Employers may be hit by both the Employment Equity Act (EEA) as well as by the Labour Relations Act (LRA) when employees commit sexual harassment. Section 60 of the EEA in effect, provides that if the employer fails to take the steps necessary to deal with unfair discrimination or sexual harassment the employer can be charged under the EEA for such failure.

This suggests that wherever an employer becomes aware of sexual harassment it should take disciplinary steps without unnecessary delay. For example, in the case of Christian vs Colliers Properties (2005, 5 BLLR 479) Ms Christian was appointed as a typist by the employer. Two days after starting work her boss asked her if she had a boyfriend and invited her to dinner. He also invited her to sit on his lap and kissed her on the neck. When she later objected to the owner’s conduct, he asked her whether she was “in or out”. When she said that she was “not in” he asked her why he should allow her employment to continue.
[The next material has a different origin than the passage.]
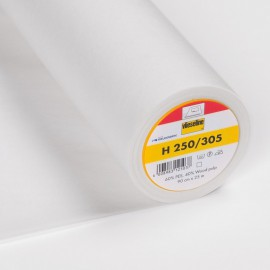 Entoilage thermocollant H250 Blanc - Vlieseline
She was dismissed with two days pay and referred a sexual harassment dispute.

In a default judgement, the Court decided that:

  • The employee had been dismissed for refusing her superior’s advances.
  • This constituted an automatically unfair dismissal based on sexual discrimination.
  • Newly appointed employees are as deserving of protection from sexual harassment as are their longer serving colleagues.

The employer had to pay the employee:

  • 24 months’ remuneration in compensation
  • Additional damages
  • Interest on the amounts to be paid
  • The employee’s legal costs

The above finding might lead employers to believe that in order to protect themselves, they need to dismiss any employee found guilty of sexual harassment. However, this is not always so. For example, in the case of SABC Ltd VS Grogan (2006, 2 BLLR 207) a regional sales manager was dismissed for (amongst other things) sexual harassment after he had allegedly kissed a junior female colleague several times, given her love literature and had physical contact with her in his car. An arbitrator later found that while he was guilty of sexual harassment, the level of seriousness of his conduct did not merit dismissal. This was largely because the alleged victim had not seemed to mind his advances very much and had said she thought he should not be dismissed. The arbitrator, therefore, ordered the employer to reinstate the employee. The Employer took this decision on review to Labour Court but lost again as the Court pronounced the arbitrator’s finding to have been properly thought out and justified.

The above case findings show that:

  1. Employers cannot ignore the sexual harassment of their employees and must act swiftly.
  2. However, this does not mean that dismissal is appropriate in every case.
  3. Employers need to use reputable labour law experts to assist with:
  • Deciding what the appropriate action should be in each individual case of sexual harassment.
  • Designing a comprehensive sexual harassment policy.
  • Ensuring that every owner, manager and employee knows and understands the severe consequences of committing such acts.
  • Communicating to all concerned that such misconduct will result in severe penalties including possible dismissal.
  • Ensuring that all employees feel entirely free to report sexual harassment.

Training all employees in the above-listed issues as well as in what constitutes sexual harassment, how to deal with it, where to report it, and the company’s supportive policy towards sexual harassment victims.